Abstract
In the future, the Internet of things will reduce the cell radius and increase the number of low-power nodes to support thousands of times of traffic growth under 5G. As a virtual multiple input multiple output technology, cooperative communication technology can solve these problems effectively. According to the evolution characteristics of cooperative communication networks, a multi-domain cooperative communication network evolution model with preferential attachment and random attachment is constructed in this article. And then, the network properties and robustness are analyzed using the mean-field method and different attacks. Aiming at the resource constraints and resource allocation problems of communication nodes, a relay selection strategy based on the combination of maximum degree and minimum clustering coefficient is proposed. The simulation results show that the relay node selection strategy based on the combination of maximum degree and minimum clustering coefficient has significant advantages in selection steps and selection time, which greatly enhanced the performance of relay selection in multi-domain cooperative communication networks. Through real-time monitoring and updating of the performance and security indicators of the multi-domain cooperative communication networks, it provides a strong guarantee for the node deployment and security management of the Internet of things cooperative communication system.
Keywords
Introduction
The Internet of things (IoT) is a communication network between things established through the Internet, which can realize data transmission and management monitoring between things. In the 5G network environment with large capacity, low latency, and high speed, it can fully meet the data transmission requirements of the IoT, which will enable the application of the IoT to be comprehensively and deeply developed.
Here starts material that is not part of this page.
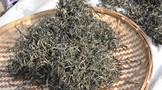 普洱茶越来越火!为什么茶叶却越来越难卖?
The 5G network is to reduce the cell radius and increase the number of low-power nodes to support users’ demands for a 1000-fold increase in traffic. Among them, ultra-dense heterogeneous networks, self-organizing networks, and massive MIMO (multiple input multiple output) technologies have become several key technologies for improving data traffic in the future 5G network. 1 However, the deployment of ultra-dense networks will lead to denser interference distribution in the spatial domain, and cooperative communication technology can effectively overcome this interference with minimal changes to the original network architecture and provide a more uniform and continuous quality of service in the geographical area.2,3 Cooperative communication technology is a virtual MIMO technology that shares single-antenna mobile devices with other mobile devices in the multi-user scenario, thereby achieving diversity gain of multi-antennas. It has the advantage of eliminating network coverage blind spots, expanding network coverage, saving construction costs, improving communication system performance, and rapidly deploying networks. It is widely used in cellular mobile communication networks, 4 wireless local area networks, 5 and wireless sensor networks. 6 In the future 5G environment, the IoT will develop in the direction of broadband, diversification, intelligence, and integration. With the rapid development of various smart terminal devices, mobile data traffic will grow explosively. Due to the diversity and difference in performance and function of the increasingly large number of low-power nodes, the IoT integrated with cooperative communication technology forms a dynamic and complex multi-domain heterogeneous cooperative communication network.7,8
The complex networks theory can conduct in-depth research on the network topology, functional properties, action laws, and predictive control of complex systems. It has penetrated into many disciplines and fields and set off an upsurge of research at home and abroad. The multi-domain heterogeneous cooperative communication network of the complex IoT is composed of a large number of nodes with functional diversity and performance differentiation, which is distributed in different geographical areas to form a network topology by self-organization and realize the advantages of cooperative communication diversity gain, so that the whole network presents a variety of complex network characteristics. There are many research results of complex network evolution models, such as Erdös and Rényi (ER) random graph model, Watts and Strogatz (WS) small-world model, Newman and Watts (NS) small-world model, and Barabasi and Albert (BA) scale-free model. The two key characteristics of BA scale-free model are growth 9 and preferential attachment, 10 which makes the degree distribution of the generated network show the characteristics of power-law distribution, 11 while the degree distribution of the network generated by the evolution of ER random graph model shows the exponential distribution. However, the degree distribution of most practical networks in nature falls between exponential and power-law distribution. According to the topological characteristics of the cooperative communication network in different scenarios, a variety of cooperative communication network evolution models are proposed.12,13 However, the cooperative communication network models based on complex networks are all based on local homogeneous networks, and there are still some limitations when applied to actual multi-domain heterogeneous cooperative communication networks.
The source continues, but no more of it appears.